If you’d like to teach English in France but the idea of singing Head, Shoulders, Knees, and Toes with a bunch of elementary school kids makes you cringe, you may want to apply to be a lecteur d’anglais in a French university.

In addition to being guaranteed that you’ll work with university students instead of kids, or worse, teenagers, the job of lecteur d’anglais has the advantages of being better paid, being renewable for one year, and getting you a visa for 12 months instead of TAPIF’s 8.

Lecteurs d’anglais are paid about €1.200 per month after social charges, which is about 50% better than the measly 800€ per month TAPIF teachers receive. And lecteurs d’anglais are often paid September through September, meaning you’ll be earning paid vacation during the school year as well as getting paid for summer vacation. Cool, right?

Unlike TAPIF, though, there are far fewer positions available for lecteurs d’anglais, and many of them are never advertised. It’s relatively easy for universities to find qualified applicants among their own exchange students, so if you want this job, you’d better be proactive.

On the bright side, because many jobs are never advertised, there are often far fewer applicants.

French universities require native English speakers for this job, and as such, they’re willing to sponsor your visa for you to come to France. However, in order for that to happen, they must hire you in the spring, before the universities close in July, to enable you to get your work visa in time.

In some cases, the position of lecteur d’anglais requires at least one year of study towards a Master’s degree, but that isn’t always necessary. Even if you only have a bachelors, or plan on enrolling in a Master’s program in France, send your application anyway.

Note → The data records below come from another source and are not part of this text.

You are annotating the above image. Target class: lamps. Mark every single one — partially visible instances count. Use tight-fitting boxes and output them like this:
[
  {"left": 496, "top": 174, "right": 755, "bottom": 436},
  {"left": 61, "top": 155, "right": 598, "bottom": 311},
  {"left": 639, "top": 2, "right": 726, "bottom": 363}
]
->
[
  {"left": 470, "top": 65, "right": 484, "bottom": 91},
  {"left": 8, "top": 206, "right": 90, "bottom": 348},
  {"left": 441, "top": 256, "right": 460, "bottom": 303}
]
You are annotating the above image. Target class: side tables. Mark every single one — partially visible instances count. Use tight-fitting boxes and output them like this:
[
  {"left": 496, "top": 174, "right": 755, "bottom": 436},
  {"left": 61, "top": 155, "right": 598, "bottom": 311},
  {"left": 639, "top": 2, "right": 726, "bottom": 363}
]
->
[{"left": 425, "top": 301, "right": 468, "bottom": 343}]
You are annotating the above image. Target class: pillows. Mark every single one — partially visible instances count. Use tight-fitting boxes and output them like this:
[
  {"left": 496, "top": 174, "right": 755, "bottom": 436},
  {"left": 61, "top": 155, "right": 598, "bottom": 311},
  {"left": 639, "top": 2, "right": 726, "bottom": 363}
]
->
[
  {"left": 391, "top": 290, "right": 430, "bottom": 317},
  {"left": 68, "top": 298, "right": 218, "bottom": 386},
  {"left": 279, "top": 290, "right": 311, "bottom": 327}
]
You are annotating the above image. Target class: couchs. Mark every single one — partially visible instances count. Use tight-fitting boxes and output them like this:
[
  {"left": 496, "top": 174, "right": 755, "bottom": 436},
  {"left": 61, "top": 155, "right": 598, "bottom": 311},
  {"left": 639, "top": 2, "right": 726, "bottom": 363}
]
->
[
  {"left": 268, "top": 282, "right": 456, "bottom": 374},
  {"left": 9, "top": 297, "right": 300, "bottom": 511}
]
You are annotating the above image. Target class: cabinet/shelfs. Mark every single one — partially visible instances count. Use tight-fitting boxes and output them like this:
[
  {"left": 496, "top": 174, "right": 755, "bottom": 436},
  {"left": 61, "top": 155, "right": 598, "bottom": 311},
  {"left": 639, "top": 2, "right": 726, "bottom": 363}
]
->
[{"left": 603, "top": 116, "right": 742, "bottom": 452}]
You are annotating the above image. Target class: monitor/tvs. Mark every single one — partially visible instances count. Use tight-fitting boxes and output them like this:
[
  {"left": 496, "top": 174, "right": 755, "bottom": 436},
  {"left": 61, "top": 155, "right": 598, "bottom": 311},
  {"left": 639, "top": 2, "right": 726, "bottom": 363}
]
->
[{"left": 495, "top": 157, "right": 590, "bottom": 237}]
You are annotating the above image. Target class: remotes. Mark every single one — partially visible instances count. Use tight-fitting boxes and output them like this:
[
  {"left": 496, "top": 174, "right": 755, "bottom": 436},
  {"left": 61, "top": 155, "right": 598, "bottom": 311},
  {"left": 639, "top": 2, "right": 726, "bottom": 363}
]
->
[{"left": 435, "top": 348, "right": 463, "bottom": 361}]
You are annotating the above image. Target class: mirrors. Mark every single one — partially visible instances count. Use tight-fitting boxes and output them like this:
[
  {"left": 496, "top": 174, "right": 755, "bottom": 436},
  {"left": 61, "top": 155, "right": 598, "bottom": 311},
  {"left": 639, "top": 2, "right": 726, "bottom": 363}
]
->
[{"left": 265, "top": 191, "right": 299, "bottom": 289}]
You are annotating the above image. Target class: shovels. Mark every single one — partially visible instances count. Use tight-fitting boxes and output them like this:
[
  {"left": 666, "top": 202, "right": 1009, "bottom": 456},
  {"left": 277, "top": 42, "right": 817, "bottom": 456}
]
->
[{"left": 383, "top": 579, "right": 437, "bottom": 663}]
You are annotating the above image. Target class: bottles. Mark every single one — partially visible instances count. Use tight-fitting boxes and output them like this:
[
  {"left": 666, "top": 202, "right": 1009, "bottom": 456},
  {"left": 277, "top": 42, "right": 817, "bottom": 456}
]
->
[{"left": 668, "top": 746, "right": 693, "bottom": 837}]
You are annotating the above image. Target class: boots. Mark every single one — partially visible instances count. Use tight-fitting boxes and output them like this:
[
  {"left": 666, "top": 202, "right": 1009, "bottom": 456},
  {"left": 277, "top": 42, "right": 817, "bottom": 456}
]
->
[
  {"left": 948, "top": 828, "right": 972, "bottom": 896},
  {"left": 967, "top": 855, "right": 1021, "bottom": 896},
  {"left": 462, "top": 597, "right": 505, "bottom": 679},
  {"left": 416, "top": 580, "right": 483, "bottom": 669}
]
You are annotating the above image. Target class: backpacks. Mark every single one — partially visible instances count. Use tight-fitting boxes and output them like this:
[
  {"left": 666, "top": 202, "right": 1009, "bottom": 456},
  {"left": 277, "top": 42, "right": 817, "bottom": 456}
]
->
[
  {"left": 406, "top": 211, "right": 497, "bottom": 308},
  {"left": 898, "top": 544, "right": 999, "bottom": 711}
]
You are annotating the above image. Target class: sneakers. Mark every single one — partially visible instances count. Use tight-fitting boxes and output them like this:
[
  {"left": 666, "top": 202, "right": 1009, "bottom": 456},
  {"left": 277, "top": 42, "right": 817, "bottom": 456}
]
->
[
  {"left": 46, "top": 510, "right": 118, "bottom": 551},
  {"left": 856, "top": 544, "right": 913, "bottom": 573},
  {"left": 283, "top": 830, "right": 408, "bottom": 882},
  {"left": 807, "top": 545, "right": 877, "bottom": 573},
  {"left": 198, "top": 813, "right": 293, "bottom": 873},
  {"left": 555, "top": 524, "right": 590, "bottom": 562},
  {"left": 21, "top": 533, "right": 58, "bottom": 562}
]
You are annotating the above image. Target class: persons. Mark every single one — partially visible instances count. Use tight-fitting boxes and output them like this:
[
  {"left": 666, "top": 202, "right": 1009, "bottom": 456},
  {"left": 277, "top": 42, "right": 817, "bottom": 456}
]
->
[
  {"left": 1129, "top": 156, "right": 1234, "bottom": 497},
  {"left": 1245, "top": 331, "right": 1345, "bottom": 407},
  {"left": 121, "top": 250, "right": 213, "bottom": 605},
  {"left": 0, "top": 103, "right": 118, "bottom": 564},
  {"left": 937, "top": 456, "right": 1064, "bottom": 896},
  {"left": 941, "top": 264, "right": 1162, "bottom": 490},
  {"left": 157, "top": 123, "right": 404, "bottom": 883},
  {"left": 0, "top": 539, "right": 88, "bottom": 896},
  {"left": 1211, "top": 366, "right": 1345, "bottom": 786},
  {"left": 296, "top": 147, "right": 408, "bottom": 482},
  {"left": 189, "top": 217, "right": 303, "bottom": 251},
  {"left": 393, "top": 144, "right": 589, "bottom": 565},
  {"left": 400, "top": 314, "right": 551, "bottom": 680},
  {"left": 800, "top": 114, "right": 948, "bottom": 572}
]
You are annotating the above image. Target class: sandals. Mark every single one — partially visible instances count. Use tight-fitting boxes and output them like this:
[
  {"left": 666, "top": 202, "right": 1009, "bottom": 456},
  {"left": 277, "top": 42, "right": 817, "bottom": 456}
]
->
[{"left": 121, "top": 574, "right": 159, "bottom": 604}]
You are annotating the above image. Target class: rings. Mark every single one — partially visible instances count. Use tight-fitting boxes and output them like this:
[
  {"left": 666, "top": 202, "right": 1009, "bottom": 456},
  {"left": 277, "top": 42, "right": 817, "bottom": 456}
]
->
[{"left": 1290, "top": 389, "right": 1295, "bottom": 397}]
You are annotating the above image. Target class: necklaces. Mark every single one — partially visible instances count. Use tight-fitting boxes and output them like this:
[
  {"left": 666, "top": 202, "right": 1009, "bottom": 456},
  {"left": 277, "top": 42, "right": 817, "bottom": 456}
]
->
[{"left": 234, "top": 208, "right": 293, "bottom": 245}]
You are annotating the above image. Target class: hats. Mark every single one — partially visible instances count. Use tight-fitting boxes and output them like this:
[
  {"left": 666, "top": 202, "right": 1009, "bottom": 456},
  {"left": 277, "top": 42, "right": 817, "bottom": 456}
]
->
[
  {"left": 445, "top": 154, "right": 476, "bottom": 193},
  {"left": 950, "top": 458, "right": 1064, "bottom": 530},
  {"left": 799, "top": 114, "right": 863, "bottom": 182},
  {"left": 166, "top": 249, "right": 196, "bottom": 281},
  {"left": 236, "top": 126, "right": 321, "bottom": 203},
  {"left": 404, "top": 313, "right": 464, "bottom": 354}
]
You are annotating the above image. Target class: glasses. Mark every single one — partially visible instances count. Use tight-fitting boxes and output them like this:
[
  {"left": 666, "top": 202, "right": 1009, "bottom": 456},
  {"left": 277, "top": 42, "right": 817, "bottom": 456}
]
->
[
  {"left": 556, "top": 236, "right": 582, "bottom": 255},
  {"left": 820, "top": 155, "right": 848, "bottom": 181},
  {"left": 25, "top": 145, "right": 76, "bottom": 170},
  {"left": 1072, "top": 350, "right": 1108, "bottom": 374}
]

Here are three steps towards applying to a job as a lecteur d’anglais in a French university:

1) Subscribe to the SAES listserv.

SAES, or the Société des Anglicistes de l’Enseignement Supérieur, is a listserv for Anglophones in the French university system.

As such, many of the open lecteur d’anglais positions are advertised through this list. Sign up for the listserv on the SAES website to be notified when positions become available.

2) Contact Universities Directly.

If there are specific universities you’d like to apply to, you can try contacting their UFR de Langues Etrangères Appliquées or human resources departments to ask about open positions for lecteur d’anglais.

Some universities (like Paris 7 – Denis Diderot) have a strict policy of reserving their lecteur d’anglais jobs for students from universities in their exchange programs, and there’s nothing you can do about that. But others, like Paris 3 – Sorbonne Nouvelle, accept applications on an open-ended basis. Even if the deadline has supposedly passed, it doesn’t hurt to send your application in case the person changes her mind.

To find where positions are posted on university websites, try googling “lecteur d’anglais site:(university website)” and see what you come up with. Otherwise, search for the English department and contact the department secretary.

3) Write your CV and Cover Letter focusing on your teaching experience.

Unlike the TAPIF program, which doesn’t require much in the way of teaching experience, it can help your application to be a lecteur d’anglais greatly if you’ve ever been a teaching assistant in your home university or if you have any teaching experience at all.

Of course, if you have no teaching experience, it doesn’t hurt to try, but you may want to apply to TAPIF first.

When you write your curriculum vitae in French and your lettre de motivation, play up all of your work experience related to teaching, or skills that you can cross-apply to teaching.

Have you worked as a lecteur d’anglais in a French university? What would you suggest to someone wanting to teach English in France?